LONDON (Reuters) - Headcount at top global banks’ fixed income, currency and commodity (FICC) desks fell 7 percent last year, despite the shock Brexit vote and outcome of the U.S. election boosting trading, industry figures showed on Friday.
Tighter regulation and cost-cutting since the financial crisis and more automated trading has reduced business for big banks in these markets, leading to attrition in staffing levels.
According to industry analytics firm, Coalition, the aggregated number of front office staff - covering sales, trading, and research - at the top 12 global banks fell to 17,479 in 2016, down from 18,755 the year before and nearly 25 percent lower than in 2012.

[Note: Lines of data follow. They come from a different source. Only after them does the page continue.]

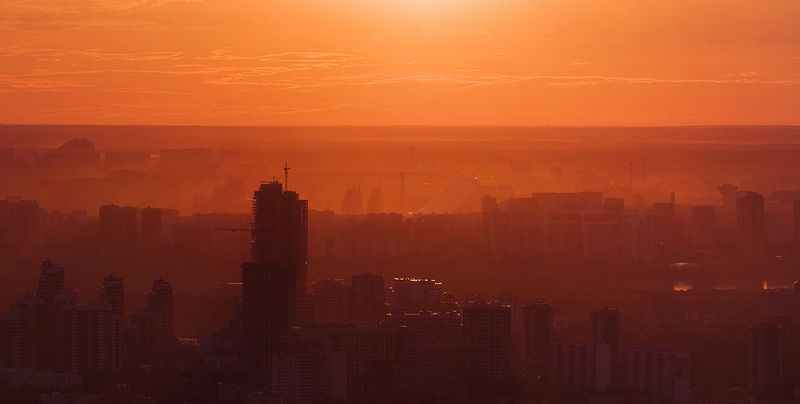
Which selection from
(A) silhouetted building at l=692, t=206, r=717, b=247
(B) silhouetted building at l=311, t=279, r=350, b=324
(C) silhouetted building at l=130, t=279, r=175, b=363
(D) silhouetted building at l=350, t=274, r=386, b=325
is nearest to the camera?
(C) silhouetted building at l=130, t=279, r=175, b=363

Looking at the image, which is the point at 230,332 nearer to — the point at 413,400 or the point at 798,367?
the point at 413,400

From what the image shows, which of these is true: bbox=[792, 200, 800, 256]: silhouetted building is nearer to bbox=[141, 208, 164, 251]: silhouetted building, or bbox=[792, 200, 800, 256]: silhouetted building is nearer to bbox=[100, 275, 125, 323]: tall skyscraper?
bbox=[141, 208, 164, 251]: silhouetted building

Coalition’s head of research and analytics, George Kuznetsov, said that banks saw the pick-up in business resulting from interest-rate volatility last year as a one-off and had therefore not increased headcount based on that.
“The recovery in credit looks more sustainable, but a certain portion of 2016 revenue in G10 rates events are seen by most banks as a one-off. This is why we haven’t seen any significant increase in headcount,” he said.

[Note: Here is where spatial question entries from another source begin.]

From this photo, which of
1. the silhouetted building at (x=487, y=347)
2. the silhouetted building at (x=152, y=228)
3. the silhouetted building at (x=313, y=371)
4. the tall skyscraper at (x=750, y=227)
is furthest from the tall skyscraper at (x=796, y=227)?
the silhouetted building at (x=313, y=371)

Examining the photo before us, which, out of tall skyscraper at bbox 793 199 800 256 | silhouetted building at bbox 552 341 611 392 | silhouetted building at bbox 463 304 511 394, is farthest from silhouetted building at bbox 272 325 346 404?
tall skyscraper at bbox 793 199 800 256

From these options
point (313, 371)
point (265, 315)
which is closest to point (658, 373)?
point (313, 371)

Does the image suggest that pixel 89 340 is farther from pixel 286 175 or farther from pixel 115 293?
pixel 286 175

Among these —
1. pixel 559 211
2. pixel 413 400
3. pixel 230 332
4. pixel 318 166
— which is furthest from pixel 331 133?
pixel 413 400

Once again, the staffing cuts were bigger at European banks.
Headcount at the top seven banks fell nearly 9 percent from 2015 to 8,119 and is down 30 percent from 11,650 in 2012.
Front office FICC headcount at the top five U.S. banks fell 5 percent to 9,360, Coalition said, down 16 percent from 2012.
U.S. banks cleaned up their balance sheets and recovered from the 2008 crisis much more quickly than European banks, which have also been hurt by the region’s debt crisis.
Many European banks have reduced their presence in certain markets and some have pulled out of some areas altogether.